Culloden: Scotland’s Gettysburg

Cairn at Scotland’s Culloden Battlefield (Photo by Don Knebel)

Cairn at Scotland’s Culloden Battlefield (Photo by Don Knebel)

When Scottish citizens voted recently on whether to sever ties to England, some carried with them memories of a bloody battle 278 years ago. For them, the Culloden Battlefield memorializes English oppression.

In 1707, after centuries of intermittent conflict, Scotland and England agreed to a political union. Residents of the Scottish Highlands, many of them Roman Catholic, were not happy, considering themselves disadvantaged by the Protestant English kings. Catholic Charles Edward Stuart also opposed the English Protestants, who had deposed his grandfather, King James II of England, in 1688. In 1745, Charles formed a “Jacobite” army consisting largely of Catholic Highlanders to retake the crown for himself and the Catholics. After early victories in Scotland and England, Charles, known as “Bonnie Prince Charlie,” retreated to the Highlands to rebuild his army and await support from Catholic France. He was pursued by forces loyal to Protestant King George II, commanded by the Duke of Cumberland.

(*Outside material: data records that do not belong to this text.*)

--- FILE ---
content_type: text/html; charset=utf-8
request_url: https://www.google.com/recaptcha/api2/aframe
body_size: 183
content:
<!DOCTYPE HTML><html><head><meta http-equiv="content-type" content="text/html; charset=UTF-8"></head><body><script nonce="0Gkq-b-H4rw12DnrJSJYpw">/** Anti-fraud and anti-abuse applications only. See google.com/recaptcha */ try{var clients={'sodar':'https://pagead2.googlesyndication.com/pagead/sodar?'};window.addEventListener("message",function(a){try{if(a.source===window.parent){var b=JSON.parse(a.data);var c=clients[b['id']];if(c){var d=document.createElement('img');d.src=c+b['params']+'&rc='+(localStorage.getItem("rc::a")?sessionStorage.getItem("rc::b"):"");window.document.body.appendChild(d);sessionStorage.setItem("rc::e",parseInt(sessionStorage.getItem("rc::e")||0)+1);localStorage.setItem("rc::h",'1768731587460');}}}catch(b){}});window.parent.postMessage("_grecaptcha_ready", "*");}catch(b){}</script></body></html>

Over objections of his advisors, Charles engaged Cumberland in a moor near the Highland village of Culloden on April 16, 1746. In the last ever pitched battle on British soil, Cumberland’s forces annihilated the Jacobites in about an hour. Charles escaped, finding his way to France and then Rome, but Cumberland showed his followers no mercy. He pillaged Highland homes and farms, killed wounded soldiers, and executed Jacobite supporters, earning him the title of “Butcher.” Parliament banned Highlanders not in the military from wearing clan tartans.

A nineteenth century cairn erected on the Culloden Battlefield honors “the gallant Highlanders who fought for Scotland and Price Charlie.” Weathered stones mark mass graves where Highland soldiers were buried according to their clans. In 2007, 300 years after the merger of Scotland and England, the National Trust for Scotland added a visitors’ center to the battle site, featuring a 360 degree film that “relives the horror of the battle.”

For Scottish nationalists, the Culloden Battlefield is holy ground, creating emotions akin to those some Americans experience at Gettysburg. For everyone else, the battlefield provides another lesson, learned all too often, of the role religious differences have played in history’s battles.